Por otro, significa un grave retroceso histórico en relación con los avances de
las luchas ecológicas de las últimas décadas, en las que algunas izquierdas
tuvieron un papel determinante. Es decir, se omite que el modelo de crecimiento
dominante es insostenible. En pleno periodo preparatorio de la Conferencia de
la ONU Río+20, no se habla de sostenibilidad, como tampoco se cuestiona el
concepto de “economía verde” a pesar de que, más allá del color de los billetes
de dólar, resulte difícil imaginar un capitalismo verde.
En contraste, en América Latina las izquierdas están
polarizadas como nunca en torno al modelo de crecimiento y de desarrollo. La
voracidad de China, el consumo digital sediento de metales raros y la
especulación financiera sobre la tierra, las materias primas y los bienes
alimentarios están provocando una carrera sin precedentes por los recursos
naturales: explotación minera de gran escala a cielo abierto, explotación
petrolera, expansión de la frontera agrícola. El crecimiento económico
propiciado por esta carrera colisiona con el aumento exponencial de la deuda
socioambiental: apropiación y contaminación del agua, expulsión de millares de
campesinos pobres y de pueblos indígenas de sus territorios ancestrales,
deforestación, destrucción de la biodiversidad, ruina de modos de vida y de
economías que hasta ahora parecían garantizar la sostenibilidad. Desafiada ante
tal contradicción, una parte de las izquierdas opta por la oportunidad
extractivista con la premisa de que los rendimientos generados se orienten a
reducir la pobreza y construir infraestructura. La otra parte, en cambio,
entiende el nuevo extractivismo como la fase colonial más reciente por la cual
América Latina está condenada a ser exportadora de naturaleza hacia los centros
imperiales que saquean las inmensas riquezas y destruyen los modos de vida y
las culturas de los pueblos. La disputa es tan intensa que incluso pone en
tensión la estabilidad política de países como Bolivia y Ecuador.
La discrepancia entre las izquierdas europeas y las
izquierdas latinoamericanas reside en el hecho de que solo las primeras
suscribieron incondicionalmente el “pacto colonial” según el cual los avances
del capitalismo valen por sí mismos, aunque hayan sido (y continúen siendo)
obtenidos a costa de la opresión colonial de los pueblos extraeuropeos. Así,
nada nuevo se presenta en el frente occidental en tanto sea posible externalizar la
miseria humana y la destrucción de la naturaleza.

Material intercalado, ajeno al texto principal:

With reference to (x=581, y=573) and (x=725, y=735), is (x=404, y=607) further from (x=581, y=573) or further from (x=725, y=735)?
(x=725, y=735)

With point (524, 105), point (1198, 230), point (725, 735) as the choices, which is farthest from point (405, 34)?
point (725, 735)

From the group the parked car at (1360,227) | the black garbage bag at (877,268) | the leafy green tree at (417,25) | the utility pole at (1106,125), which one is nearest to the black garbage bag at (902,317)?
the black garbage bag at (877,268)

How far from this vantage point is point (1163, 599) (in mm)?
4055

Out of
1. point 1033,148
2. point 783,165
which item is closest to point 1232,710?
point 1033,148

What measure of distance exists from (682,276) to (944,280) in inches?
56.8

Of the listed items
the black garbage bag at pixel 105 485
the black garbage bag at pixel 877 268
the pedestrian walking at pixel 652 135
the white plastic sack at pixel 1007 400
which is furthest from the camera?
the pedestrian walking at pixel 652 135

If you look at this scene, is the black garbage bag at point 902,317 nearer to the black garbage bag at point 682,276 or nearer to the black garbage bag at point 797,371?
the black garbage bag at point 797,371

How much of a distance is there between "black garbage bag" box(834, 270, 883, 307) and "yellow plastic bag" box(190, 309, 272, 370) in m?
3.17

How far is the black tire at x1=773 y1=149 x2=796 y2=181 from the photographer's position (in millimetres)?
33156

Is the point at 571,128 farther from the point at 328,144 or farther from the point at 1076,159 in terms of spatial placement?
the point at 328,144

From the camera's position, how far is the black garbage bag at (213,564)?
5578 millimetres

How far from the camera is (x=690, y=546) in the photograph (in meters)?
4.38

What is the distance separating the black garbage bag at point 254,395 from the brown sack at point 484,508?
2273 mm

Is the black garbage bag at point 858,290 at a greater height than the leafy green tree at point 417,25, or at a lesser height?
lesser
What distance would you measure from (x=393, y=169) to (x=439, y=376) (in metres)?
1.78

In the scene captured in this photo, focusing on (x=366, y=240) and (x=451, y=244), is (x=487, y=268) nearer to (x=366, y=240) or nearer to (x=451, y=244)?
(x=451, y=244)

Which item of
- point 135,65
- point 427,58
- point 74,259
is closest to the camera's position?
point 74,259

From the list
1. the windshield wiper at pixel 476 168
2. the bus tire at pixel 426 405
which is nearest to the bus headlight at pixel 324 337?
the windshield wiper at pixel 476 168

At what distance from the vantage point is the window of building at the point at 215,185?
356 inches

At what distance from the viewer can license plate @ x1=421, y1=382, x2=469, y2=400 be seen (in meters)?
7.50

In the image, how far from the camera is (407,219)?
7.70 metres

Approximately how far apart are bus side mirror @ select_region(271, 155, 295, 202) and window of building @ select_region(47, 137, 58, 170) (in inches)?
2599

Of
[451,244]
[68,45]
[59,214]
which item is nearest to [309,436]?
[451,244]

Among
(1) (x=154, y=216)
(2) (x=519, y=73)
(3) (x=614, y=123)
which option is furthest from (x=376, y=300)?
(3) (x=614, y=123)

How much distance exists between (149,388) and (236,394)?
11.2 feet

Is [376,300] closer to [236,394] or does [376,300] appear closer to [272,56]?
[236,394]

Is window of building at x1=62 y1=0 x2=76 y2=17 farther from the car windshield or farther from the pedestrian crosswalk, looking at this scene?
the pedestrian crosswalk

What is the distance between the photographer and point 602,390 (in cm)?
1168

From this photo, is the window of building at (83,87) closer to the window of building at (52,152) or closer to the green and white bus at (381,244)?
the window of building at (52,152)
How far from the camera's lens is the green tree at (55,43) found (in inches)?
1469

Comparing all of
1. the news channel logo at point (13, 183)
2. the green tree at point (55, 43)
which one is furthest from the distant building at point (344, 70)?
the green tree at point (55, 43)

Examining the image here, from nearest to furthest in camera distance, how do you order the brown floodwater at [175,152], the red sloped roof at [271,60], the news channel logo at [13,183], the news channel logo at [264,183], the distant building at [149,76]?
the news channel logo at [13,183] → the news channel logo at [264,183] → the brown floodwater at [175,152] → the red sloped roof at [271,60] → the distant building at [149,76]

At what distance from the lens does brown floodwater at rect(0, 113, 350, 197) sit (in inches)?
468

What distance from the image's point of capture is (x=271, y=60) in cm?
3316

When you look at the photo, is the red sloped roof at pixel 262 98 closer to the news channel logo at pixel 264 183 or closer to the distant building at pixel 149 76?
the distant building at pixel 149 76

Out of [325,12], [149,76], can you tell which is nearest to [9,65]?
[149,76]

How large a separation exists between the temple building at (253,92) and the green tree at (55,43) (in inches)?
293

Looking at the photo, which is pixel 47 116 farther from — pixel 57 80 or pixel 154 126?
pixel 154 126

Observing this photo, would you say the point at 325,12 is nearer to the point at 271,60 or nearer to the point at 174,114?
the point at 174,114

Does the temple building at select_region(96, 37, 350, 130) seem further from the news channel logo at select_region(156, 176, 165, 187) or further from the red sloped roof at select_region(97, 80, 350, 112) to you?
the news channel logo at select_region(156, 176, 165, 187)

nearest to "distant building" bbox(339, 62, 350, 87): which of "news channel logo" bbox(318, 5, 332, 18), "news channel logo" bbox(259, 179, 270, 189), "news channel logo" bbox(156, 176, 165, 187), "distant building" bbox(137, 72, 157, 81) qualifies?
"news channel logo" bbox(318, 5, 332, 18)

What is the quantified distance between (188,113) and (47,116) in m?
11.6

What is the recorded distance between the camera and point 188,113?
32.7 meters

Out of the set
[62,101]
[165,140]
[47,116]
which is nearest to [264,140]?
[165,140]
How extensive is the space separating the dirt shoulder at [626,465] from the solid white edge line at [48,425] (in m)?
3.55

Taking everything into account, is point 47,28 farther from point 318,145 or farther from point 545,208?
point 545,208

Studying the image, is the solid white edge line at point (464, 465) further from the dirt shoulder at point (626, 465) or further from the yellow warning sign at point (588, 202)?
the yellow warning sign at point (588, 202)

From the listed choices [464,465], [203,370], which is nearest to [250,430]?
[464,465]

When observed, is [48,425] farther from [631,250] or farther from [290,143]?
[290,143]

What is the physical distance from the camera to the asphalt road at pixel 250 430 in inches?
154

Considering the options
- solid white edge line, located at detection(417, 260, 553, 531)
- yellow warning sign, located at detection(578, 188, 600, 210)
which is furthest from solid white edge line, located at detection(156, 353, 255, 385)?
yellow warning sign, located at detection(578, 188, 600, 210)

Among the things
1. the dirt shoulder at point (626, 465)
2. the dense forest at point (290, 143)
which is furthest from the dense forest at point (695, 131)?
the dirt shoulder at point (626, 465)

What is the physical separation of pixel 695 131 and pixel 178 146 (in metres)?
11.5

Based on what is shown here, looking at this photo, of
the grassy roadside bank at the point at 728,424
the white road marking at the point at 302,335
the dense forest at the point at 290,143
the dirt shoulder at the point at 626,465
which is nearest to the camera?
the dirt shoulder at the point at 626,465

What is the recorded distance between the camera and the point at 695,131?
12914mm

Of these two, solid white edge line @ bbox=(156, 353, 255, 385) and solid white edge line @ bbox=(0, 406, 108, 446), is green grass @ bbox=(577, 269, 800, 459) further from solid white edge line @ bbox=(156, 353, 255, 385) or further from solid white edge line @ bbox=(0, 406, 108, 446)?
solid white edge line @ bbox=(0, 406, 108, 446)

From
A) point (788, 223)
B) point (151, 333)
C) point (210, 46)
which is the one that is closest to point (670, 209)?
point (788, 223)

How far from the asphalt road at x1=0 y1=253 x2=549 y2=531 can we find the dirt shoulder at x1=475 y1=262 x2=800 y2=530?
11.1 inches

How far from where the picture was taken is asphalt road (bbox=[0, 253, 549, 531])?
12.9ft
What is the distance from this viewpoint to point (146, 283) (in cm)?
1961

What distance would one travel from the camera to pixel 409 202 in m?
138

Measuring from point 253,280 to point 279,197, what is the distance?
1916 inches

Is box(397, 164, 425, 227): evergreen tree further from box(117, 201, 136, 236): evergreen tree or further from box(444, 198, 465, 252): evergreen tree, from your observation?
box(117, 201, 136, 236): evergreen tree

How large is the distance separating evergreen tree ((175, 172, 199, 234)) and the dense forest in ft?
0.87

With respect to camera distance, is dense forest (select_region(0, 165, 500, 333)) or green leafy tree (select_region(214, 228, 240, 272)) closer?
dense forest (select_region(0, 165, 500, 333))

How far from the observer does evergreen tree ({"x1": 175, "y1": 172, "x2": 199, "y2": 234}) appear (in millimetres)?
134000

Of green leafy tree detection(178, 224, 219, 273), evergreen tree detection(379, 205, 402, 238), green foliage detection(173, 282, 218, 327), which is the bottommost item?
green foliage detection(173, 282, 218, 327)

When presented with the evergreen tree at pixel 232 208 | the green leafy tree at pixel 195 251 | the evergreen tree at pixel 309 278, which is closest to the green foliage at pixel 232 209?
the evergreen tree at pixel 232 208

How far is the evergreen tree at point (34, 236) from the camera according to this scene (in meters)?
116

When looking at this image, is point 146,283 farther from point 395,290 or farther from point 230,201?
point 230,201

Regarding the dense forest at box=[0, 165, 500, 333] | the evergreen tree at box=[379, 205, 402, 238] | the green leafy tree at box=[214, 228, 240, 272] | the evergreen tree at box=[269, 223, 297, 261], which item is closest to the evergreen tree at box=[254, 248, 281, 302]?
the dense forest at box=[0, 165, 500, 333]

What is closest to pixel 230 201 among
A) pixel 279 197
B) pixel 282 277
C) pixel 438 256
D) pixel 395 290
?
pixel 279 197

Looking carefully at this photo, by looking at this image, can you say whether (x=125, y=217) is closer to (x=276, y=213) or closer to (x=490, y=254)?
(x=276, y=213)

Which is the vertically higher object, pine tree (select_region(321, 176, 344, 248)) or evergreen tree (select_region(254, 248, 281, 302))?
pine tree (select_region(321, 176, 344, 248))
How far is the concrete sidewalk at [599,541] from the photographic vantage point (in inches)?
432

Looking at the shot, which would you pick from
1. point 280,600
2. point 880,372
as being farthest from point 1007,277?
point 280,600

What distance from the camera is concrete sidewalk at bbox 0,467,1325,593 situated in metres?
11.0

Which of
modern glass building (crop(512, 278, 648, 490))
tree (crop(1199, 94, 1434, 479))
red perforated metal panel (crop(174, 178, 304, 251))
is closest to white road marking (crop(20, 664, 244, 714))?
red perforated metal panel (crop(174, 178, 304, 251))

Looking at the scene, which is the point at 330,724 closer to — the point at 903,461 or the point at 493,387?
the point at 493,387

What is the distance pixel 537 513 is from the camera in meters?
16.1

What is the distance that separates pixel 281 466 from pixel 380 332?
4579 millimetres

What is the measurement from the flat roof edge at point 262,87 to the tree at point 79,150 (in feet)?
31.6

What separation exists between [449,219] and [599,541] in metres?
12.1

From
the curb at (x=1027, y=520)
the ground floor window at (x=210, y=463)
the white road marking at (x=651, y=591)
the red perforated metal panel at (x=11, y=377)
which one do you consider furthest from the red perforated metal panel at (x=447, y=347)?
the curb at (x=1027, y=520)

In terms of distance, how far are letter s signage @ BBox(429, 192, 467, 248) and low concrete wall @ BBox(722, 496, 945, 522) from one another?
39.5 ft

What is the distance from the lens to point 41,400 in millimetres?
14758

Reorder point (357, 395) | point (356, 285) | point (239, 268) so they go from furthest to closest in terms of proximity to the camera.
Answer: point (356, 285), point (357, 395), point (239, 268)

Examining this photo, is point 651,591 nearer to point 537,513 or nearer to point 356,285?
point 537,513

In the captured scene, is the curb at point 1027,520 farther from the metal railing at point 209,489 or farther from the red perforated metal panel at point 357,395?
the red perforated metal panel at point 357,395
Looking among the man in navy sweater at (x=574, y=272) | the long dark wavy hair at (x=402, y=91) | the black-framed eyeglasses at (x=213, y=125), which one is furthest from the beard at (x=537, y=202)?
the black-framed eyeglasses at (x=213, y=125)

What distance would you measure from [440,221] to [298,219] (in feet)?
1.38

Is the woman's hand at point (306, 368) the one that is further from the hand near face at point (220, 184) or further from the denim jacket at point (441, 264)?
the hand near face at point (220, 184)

Para superar este contraste y avanzar en la construcción de
alianzas transcontinentales son necesarias dos condiciones. Por una parte, las
izquierdas europeas deberían objetar el consenso del crecimiento que, o es
falso, o significa la complicidad repugnante con una larguísima injusticia
histórica. Asimismo, deberían discutir la cuestión de la insostenibilidad y
poner en causa tanto el mito del crecimiento infinito como la idea de la
inagotable disponibilidad de la naturaleza en que se asienta, asumiendo que los
crecientes costes socioambientales del capitalismo no son superables con
imaginarias economías verdes. Por último, deberían defender que la prosperidad
y la felicidad de la sociedad dependen menos del crecimiento que de la justicia
social y de la racionalidad ambiental; y tener el coraje de afirmar que la
lucha por la reducción de la pobreza es una burla para disfrazar la lucha, que
no se quiere entablar, contra la concentración de la riqueza.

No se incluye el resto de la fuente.